> **ESTRATTO DEL TESTO**
>>
E Ciriatto, a cui di bocca uscia
d’ogne parte una sanna come a porco,
li fé sentir come l’una sdruscia.

Tra male gatte era venuto ’l sorco;
ma Barbariccia il chiuse con le braccia,
e disse: «State in là, mentr’io lo ’nforco».

Ciriatto “sannuto” cerca di fare scempio del corpo aereo del malcapitato, ma Barbariccia blocca tutto. Come dicevo, Dante è un regista abilissimo ad assegnare a ciascuno la propria parte. Continuano le domande. Ciampolo traccheggia. Rimugina. Pensa alla fuga. I diavoli, ovviamente, iniziano a spazientirsi.

E Libicocco «Troppo avem sofferto»,
disse; e preseli ’l braccio col runciglio,
sì che, stracciando, ne portò un lacerto.

Draghignazzo anco i volle dar di piglio
giuso a le gambe; onde ’l decurio loro
si volse intorno intorno con mal piglio.

Continuano le molestie. Lo strazio delle carni incorporee. Questi arlecchini del male continuano a darsi il cambio, come negli incontri di wrestling. Scalpitano. Da bravi teatranti ognuno freme per dire la sua battuta. Continua l’intervista.

Quand’elli un poco rappaciati fuoro,
a lui, ch’ancor mirava sua ferita,
domandò ’l duca mio sanza dimoro.

«Chi fu colui da cui mala partita
di’ che facesti per venire a proda?».
Ed ei rispuose: «Fu frate Gomita,

quel di Gallura, vasel d’ogne froda,
ch’ebbe i nemici di suo donno in mano,
e fé sì lor, che ciascun se ne loda.

Danar si tolse, e lasciolli di piano,
sì com’e’ dice; e ne li altri offici anche
barattier fu non picciol, ma sovrano.

Usa con esso donno Michel Zanche
di Logodoro; e a dir di Sardigna
le lingue lor non si sentono stanche.

Omè, vedete l’altro che digrigna:
i’ direi anche, ma i’ temo ch’ello
non s’apparecchi a grattarmi la tigna».
<<
> **DATI FORNITI**
>>
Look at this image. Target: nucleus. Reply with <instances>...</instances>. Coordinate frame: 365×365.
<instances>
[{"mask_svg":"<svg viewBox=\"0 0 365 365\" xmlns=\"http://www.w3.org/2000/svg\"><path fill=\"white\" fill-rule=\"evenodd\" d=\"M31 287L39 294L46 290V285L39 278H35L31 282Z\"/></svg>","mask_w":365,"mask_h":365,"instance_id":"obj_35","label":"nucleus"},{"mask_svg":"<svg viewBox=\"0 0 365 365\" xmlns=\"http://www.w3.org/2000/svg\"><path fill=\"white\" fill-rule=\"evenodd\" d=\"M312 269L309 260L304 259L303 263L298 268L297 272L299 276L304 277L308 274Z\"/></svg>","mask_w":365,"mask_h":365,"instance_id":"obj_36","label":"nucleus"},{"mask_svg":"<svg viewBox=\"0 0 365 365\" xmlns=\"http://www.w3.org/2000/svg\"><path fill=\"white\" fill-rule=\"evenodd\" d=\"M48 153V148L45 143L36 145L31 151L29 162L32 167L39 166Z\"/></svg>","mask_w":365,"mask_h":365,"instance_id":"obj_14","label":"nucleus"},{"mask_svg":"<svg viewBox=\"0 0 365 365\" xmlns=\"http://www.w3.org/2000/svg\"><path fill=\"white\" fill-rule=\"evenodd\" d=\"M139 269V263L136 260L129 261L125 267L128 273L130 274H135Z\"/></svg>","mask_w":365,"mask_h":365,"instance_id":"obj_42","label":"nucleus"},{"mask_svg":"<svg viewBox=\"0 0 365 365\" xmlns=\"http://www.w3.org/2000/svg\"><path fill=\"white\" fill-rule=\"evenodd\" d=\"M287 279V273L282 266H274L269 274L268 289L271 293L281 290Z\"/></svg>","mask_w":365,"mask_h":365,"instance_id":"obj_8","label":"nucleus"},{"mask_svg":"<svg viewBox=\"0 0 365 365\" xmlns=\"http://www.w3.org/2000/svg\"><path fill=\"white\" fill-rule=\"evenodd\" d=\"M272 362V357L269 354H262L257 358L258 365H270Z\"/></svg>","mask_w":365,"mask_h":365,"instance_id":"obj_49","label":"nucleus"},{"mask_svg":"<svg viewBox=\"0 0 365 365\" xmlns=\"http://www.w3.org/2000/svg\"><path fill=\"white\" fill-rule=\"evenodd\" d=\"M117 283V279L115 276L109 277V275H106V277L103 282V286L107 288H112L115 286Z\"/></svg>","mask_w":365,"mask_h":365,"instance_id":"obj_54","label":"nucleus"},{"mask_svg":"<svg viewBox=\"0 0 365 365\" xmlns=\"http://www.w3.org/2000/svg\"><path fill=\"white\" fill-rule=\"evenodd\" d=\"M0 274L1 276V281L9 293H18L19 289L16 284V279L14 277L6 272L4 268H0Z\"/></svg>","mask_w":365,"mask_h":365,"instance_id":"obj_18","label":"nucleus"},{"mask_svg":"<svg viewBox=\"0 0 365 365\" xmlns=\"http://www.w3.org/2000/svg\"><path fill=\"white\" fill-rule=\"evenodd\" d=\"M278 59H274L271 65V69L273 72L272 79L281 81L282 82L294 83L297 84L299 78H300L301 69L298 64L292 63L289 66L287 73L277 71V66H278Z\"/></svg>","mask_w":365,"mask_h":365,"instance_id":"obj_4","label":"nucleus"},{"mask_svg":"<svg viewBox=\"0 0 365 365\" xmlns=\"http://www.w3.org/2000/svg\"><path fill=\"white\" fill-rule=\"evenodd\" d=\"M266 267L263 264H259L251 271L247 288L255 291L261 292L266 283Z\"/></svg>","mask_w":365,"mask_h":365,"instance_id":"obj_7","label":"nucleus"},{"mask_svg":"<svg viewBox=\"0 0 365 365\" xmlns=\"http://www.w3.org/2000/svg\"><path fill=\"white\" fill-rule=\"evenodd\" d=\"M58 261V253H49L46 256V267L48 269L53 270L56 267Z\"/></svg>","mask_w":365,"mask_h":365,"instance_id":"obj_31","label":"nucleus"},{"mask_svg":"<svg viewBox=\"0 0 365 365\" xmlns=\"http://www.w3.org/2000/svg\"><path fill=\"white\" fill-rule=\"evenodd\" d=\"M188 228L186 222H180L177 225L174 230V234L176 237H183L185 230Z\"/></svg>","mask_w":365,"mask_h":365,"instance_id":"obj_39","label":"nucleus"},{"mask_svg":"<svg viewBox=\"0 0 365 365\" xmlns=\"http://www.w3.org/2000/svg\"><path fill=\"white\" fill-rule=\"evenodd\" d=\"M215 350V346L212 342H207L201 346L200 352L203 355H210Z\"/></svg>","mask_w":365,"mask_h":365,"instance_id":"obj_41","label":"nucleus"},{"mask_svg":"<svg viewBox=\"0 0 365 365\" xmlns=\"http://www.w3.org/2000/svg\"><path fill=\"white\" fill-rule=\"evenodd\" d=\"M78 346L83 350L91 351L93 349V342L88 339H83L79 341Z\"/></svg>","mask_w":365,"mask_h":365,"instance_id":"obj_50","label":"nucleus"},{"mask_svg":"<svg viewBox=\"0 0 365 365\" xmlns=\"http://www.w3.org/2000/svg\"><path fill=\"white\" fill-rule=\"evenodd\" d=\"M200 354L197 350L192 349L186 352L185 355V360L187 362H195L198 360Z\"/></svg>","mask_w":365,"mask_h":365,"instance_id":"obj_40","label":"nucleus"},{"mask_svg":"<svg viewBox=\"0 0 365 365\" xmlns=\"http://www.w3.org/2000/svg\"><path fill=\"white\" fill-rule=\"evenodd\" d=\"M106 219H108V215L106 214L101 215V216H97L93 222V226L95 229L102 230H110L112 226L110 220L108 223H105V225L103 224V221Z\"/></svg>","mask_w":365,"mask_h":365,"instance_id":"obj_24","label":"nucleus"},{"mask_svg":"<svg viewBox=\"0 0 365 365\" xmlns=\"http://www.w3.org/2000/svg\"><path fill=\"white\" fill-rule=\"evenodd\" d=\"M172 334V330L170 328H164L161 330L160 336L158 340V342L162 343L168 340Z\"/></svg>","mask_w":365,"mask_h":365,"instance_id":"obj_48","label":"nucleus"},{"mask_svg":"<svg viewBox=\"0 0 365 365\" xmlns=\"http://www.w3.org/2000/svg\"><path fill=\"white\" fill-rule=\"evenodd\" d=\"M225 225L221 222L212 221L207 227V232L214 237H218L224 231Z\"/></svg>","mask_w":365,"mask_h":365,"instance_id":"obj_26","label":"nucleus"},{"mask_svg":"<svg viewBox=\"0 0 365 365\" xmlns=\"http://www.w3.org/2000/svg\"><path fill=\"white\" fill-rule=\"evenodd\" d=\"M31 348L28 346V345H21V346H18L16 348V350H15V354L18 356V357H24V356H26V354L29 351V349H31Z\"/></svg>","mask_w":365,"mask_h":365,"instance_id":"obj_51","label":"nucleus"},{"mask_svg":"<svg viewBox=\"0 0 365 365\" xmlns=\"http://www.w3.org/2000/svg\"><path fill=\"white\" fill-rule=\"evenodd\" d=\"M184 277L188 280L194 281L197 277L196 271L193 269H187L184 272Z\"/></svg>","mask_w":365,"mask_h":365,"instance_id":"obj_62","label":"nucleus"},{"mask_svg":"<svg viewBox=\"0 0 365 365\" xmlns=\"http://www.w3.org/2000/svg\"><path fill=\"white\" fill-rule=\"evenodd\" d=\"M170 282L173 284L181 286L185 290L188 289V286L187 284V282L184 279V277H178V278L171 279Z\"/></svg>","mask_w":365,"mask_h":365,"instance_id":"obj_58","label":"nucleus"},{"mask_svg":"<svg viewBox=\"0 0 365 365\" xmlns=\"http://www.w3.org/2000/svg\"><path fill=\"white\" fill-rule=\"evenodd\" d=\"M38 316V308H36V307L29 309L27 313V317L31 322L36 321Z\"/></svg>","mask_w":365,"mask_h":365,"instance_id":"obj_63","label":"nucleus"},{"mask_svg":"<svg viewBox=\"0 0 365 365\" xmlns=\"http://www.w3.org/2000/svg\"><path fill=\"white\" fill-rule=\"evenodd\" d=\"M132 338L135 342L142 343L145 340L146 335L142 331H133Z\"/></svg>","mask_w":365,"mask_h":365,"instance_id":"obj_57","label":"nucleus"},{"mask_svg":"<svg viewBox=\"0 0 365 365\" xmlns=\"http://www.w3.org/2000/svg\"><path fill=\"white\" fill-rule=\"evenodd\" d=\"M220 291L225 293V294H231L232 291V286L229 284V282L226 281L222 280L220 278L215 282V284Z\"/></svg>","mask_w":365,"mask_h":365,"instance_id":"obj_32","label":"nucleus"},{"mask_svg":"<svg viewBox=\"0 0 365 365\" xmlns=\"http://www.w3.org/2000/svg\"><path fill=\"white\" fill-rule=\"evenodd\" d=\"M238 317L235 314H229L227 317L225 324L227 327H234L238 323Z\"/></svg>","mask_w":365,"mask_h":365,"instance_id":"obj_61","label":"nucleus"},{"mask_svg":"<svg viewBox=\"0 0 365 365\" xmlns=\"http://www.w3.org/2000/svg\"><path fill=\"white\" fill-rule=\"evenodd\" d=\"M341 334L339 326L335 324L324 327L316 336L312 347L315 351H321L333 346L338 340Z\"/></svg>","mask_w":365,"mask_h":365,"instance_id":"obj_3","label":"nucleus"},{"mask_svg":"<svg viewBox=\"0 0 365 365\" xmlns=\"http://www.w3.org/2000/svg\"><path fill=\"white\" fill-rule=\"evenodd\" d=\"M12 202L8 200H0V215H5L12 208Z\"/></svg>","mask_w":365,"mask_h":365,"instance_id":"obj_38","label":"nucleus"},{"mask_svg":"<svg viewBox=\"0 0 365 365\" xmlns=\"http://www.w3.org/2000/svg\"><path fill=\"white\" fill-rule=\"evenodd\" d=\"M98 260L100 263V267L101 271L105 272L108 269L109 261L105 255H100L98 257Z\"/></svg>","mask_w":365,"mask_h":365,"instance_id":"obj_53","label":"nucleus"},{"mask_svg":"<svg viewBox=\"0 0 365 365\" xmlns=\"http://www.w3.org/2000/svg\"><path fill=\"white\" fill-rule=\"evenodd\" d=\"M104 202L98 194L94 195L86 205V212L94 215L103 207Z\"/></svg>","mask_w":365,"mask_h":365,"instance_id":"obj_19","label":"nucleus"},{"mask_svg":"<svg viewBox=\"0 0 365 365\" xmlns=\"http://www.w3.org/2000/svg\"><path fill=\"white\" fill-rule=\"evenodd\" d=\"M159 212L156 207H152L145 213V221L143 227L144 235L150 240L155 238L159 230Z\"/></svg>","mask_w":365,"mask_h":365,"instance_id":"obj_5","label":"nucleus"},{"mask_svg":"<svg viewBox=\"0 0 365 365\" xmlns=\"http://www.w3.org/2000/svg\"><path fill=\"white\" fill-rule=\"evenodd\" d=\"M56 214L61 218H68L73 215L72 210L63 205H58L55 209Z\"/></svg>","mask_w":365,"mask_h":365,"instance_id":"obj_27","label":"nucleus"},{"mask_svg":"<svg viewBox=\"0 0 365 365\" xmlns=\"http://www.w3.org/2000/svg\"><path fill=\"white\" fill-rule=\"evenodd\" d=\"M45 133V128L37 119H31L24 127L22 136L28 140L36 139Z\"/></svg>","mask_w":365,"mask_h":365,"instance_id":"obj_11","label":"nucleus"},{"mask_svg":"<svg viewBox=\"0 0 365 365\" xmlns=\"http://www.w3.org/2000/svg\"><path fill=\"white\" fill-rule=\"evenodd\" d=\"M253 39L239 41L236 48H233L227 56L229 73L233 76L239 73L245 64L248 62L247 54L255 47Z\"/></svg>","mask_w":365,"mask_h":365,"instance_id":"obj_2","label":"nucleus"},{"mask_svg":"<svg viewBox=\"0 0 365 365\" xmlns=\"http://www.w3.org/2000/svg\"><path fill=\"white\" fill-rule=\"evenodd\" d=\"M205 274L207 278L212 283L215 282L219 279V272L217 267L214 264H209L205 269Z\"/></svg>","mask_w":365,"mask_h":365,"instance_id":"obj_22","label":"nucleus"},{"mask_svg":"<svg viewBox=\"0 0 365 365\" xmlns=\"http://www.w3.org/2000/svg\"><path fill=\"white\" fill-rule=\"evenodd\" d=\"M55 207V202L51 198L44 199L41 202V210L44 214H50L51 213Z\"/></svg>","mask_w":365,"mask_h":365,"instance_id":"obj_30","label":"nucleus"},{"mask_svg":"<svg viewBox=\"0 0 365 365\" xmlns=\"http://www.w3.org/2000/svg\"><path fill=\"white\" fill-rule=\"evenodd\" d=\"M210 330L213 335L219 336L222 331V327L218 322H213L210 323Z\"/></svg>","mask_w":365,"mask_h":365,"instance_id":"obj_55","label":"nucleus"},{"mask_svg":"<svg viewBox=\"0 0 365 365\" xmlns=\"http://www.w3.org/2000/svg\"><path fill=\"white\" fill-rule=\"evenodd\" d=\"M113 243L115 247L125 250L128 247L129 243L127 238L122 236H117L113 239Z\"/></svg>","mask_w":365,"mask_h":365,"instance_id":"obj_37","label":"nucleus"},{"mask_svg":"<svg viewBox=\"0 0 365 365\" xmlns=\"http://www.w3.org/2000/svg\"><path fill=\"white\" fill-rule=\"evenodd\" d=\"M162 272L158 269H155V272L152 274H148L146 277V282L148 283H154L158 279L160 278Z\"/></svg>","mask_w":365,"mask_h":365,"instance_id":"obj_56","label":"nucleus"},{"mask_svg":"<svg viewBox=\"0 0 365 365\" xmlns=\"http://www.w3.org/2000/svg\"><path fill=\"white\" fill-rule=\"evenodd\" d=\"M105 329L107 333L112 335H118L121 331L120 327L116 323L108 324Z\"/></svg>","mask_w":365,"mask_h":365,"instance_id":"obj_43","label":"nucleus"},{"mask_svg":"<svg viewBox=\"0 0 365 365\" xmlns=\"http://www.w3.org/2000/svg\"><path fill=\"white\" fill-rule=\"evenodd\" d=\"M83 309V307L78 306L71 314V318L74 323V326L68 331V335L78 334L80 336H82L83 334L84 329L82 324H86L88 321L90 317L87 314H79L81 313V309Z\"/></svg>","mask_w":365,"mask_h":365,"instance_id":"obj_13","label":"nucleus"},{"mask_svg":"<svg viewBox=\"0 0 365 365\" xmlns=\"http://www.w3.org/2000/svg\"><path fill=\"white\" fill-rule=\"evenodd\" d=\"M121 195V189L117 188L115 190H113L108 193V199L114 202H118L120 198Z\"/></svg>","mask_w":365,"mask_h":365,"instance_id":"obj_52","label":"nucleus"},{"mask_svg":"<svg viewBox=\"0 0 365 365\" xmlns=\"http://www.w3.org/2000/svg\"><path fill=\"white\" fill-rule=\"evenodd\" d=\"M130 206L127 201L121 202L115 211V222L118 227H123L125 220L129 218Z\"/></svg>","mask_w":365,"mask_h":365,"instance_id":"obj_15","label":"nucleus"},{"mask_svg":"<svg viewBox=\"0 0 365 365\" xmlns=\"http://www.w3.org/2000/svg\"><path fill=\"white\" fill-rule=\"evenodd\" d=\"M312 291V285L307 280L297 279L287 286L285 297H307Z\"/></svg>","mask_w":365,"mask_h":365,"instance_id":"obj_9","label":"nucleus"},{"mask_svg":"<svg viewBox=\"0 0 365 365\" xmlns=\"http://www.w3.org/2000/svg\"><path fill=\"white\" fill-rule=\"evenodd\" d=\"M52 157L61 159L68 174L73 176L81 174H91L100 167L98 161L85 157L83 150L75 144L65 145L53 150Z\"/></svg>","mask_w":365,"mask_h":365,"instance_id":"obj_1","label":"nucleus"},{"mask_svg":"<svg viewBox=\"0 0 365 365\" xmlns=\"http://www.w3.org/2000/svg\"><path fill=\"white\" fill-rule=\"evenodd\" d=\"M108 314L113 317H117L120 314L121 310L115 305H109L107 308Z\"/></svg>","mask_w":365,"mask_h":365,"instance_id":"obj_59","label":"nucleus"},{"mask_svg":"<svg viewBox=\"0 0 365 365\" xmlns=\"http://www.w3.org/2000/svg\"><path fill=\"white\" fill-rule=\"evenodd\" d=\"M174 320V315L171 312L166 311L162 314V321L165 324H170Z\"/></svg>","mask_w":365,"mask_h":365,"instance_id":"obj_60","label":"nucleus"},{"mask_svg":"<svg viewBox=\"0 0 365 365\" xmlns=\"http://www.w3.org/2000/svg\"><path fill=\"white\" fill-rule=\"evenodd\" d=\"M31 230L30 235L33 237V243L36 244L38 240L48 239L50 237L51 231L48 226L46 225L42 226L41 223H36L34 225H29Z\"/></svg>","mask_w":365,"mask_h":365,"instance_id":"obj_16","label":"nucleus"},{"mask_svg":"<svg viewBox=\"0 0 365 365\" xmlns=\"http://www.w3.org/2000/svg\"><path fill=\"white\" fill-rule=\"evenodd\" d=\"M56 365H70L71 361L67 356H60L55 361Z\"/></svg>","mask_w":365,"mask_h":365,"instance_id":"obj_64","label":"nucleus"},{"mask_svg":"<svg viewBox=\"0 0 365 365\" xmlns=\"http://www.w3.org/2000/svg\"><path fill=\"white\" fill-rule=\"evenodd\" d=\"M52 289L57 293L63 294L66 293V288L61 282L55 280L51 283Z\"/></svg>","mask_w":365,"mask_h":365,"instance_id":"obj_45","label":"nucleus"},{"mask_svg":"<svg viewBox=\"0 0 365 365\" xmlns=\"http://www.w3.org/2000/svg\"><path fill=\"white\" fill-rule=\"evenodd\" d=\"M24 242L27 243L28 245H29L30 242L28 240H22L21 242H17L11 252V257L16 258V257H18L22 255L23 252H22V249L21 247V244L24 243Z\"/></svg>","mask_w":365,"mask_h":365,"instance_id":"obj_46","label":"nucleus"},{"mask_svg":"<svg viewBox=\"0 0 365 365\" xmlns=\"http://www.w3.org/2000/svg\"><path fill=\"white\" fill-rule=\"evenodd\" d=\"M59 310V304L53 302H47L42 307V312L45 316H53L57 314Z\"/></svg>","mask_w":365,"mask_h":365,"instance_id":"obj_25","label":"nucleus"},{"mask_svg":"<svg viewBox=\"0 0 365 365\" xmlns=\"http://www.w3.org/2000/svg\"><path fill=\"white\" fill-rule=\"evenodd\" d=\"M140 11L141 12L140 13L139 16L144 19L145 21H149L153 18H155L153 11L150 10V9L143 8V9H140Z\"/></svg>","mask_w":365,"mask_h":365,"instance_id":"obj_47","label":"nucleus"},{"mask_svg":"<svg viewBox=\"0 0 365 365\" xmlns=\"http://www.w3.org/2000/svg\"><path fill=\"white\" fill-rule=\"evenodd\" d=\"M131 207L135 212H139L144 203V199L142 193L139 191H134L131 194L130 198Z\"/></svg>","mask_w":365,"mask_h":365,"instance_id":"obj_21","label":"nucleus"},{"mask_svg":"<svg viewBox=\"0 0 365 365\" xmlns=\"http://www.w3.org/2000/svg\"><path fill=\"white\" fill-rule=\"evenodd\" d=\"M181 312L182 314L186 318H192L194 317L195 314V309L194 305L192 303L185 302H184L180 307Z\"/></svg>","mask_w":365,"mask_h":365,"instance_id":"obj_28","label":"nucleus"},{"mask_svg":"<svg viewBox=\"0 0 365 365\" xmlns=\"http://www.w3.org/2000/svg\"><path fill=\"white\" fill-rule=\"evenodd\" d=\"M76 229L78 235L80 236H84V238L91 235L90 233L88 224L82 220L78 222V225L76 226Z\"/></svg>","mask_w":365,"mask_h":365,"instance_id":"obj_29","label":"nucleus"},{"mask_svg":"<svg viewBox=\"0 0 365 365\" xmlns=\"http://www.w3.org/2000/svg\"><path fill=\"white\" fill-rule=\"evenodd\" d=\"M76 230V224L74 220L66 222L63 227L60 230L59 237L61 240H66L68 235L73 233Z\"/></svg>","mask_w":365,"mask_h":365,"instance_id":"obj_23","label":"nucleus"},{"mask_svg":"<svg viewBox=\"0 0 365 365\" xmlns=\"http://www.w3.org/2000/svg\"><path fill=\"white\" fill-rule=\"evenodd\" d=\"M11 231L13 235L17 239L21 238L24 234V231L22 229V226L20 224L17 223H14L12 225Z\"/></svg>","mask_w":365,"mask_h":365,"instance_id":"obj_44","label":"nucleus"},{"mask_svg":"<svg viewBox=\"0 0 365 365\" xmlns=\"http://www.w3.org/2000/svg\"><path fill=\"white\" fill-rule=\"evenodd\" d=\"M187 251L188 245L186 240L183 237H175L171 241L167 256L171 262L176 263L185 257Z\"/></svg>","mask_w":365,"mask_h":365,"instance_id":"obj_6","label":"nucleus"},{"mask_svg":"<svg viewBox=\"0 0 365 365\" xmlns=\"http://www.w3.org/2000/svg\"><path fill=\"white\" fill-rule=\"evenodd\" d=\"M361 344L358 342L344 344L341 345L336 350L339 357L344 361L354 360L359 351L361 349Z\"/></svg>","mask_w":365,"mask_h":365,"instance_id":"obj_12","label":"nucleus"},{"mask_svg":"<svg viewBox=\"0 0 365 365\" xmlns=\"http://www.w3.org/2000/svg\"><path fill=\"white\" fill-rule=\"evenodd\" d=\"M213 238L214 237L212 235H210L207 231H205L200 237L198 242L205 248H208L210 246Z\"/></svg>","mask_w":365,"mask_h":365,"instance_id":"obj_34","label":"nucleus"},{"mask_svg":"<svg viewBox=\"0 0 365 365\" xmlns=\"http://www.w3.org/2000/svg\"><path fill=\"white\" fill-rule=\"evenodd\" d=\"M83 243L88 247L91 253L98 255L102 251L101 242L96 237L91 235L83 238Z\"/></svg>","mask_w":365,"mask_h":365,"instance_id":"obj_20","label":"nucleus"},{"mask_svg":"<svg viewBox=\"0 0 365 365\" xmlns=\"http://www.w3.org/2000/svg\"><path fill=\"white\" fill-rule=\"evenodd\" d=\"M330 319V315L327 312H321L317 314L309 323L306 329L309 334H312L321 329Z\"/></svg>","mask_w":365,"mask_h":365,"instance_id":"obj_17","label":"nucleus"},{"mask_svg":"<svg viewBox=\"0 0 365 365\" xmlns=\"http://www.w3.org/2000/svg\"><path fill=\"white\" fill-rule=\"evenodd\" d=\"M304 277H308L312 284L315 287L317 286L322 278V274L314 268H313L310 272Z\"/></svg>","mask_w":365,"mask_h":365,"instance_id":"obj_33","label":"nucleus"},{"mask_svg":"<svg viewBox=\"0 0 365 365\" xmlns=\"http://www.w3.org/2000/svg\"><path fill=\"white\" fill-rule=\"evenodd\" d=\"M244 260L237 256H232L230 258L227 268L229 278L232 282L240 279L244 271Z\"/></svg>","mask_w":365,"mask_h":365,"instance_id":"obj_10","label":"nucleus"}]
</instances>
<<
> **COMPITI RICHIESTI**
A: Nel brano su Ciampolo e i diavoli, chi blocca Ciriatto quando cerca di fare scempio del dannato?
B: Prosegui il brano su Ciampolo e i diavoli dopo l'ultima terzina riportata.

> **RISPOSTE AI COMPITI**
A: Barbariccia.

B:
Qui vengono nominati barattieri come Frate Gomita, Michele Zanche, personaggi la cui azione malavitosa si eserciterà in Sardegna, personaggi che avranno per noi grande rilievo quando nel canto XXXIII dell’Inferno leggeremo la paradossale vicenda del Conte Ugolino.

E ’l gran proposto, vòlto a Farfarello
che stralunava li occhi per fedire,
disse: «Fatti ’n costà, malvagio uccello!».

«Se voi volete vedere o udire»,
ricominciò lo spaurato appresso
«Toschi o Lombardi, io ne farò venire;

ma stieno i Malebranche un poco in cesso,
sì ch’ei non teman de le lor vendette;
e io, seggendo in questo loco stesso,

per un ch’io son, ne farò venir sette
quand’io suffolerò, com’è nostro uso
di fare allor che fori alcun si mette».

I diavoli fanno i loro versi, stranulano li occhi. Farfarello diventa un uccellaccio del malaugurio. E qui Ciampolo tenta il suo bluff. In sostanza dice, io ve ne chiamerò altri. Anzi, il richiamo sarà un fischio, un suono di zufolo, (che ben si accoppia con il peto scoppiettante del precedente canto) ed altri accorreranno. Certo, per far questo, i diavoli un po’ si dovranno allontanare. Inizio un consiglio di guerra tra questi questurini aguzzini. Fidarsi o non fidarsi di un dannato nel regno frodolento delle Malebolge?

Cagnazzo a cotal motto levò ’l muso,
crollando ’l capo, e disse: «Odi malizia
ch’elli ha pensata per gittarsi giuso!».

Ond’ei, ch’avea lacciuoli a gran divizia,
rispuose: «Malizioso son io troppo,
quand’io procuro a’ mia maggior trestizia».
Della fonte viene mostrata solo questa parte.